— Objectives —
#1 In the Kiba::Extend::Jobs page below, rewrite the paragraph that begins "Writing CSV output will fail" in a single shorter sentence that keeps its main facts.
#2 From the Kiba::Extend::Jobs page below, copy the passage between "Creating a new" and "can be included.", inclusive, swapping "required" for "mandatory".

##### Excerpt #####

Module: Kiba::Extend::Jobs
- Extended by:
- Parser
- Defined in:
- lib/kiba/extend/jobs.rb,
lib/kiba/extend/jobs/job.rb,
lib/kiba/extend/jobs/parser.rb,
lib/kiba/extend/jobs/runner.rb,
lib/kiba/extend/jobs/base_job.rb,
lib/kiba/extend/jobs/marc_job.rb,
lib/kiba/extend/jobs/reporter.rb,
lib/kiba/extend/jobs/show_me_job.rb,
lib/kiba/extend/jobs/tell_me_job.rb,
lib/kiba/extend/jobs/job_segmenter.rb,
lib/kiba/extend/jobs/dependency_job.rb,
lib/kiba/extend/jobs/json_to_csv_job.rb,
lib/kiba/extend/jobs/multi_source_prep_job.rb
Overview
Reusable, composable patterns for defining, running, and testing jobs
There are a number of operations that need to be carried out for any job, depending on the format of the source and destination. For example, for jobs with CSV input and output, we need to:
- Set up the sources, destinations, and lookups
- Create @srcrows and @outrows instance variables
- Convert CSV rows to hashes (initial transforms) prior to executing other transformation logic
- Convert hashes back to CSV rows after executing transformations
- Calling any defined postprocessing
Most of this logic never changes for jobs with the same input/output formats, so it is extracted here. This allows us to simplify the job definition modules we write in a given project.
Defining jobs in your project
The simplest job definition module will consist only of a :job
method, which initializes the appropriate Kiba::Extend::Jobs
job class for the planned input/output formats.
Creating a new Kiba::Extend::Jobs class requires two arguments be
provided: files
and transformer
files
argument
files
is the configuration of destination, source, and lookup
files the job will use. It is a Hash with two required keys:
:source
and :destination
. If the transformation logic refers
to any lookup jobs, a :lookup
key can be included.
The values of :source
, :destination
, and :lookup
must be
full namespaced job keys that are defined in your registry.
You can provide an array of job keys or a single job key
Symbol. Note that, if you provide more than one :destination
job key,
only the first will be used. A given job can only write to a single
destination.
{ source: [:ns__job1],
destination: [:ns__job2, :ns__job3],
lookup: [:ns__job4, :ns__job5]
}
Is functionally equivalent to:
{ source: :ns__job1,
destination: :ns__job2,
lookup: %i[ns__job4 ns__job5]
}
Multiple sources
All rows of all sources will be read in, transformed, and written to the destination.
Writing CSV output will fail if all rows do not have the same fields. The Kiba::Extend::Transforms::Clean::EnsureConsistentFields transform can be added to the end of multi-source jobs to prevent this error.
More flexible lookup file definition
Lookups defined as shown above depend upon a :lookup_on
field being
configured for the job in the registry.

##### Data provided #####

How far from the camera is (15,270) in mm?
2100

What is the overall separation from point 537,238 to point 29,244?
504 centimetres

#####

— List of solutions —
#1 CSV output fails when rows have differing fields, which adding the Kiba::Extend::Transforms::Clean::EnsureConsistentFields transform at the end of a multi-source job prevents.

#2
Creating a new Kiba::Extend::Jobs class requires two arguments be
provided: files
and transformer
files
argument
files
is the configuration of destination, source, and lookup
files the job will use. It is a Hash with two mandatory keys:
:source
and :destination
. If the transformation logic refers
to any lookup jobs, a :lookup
key can be included.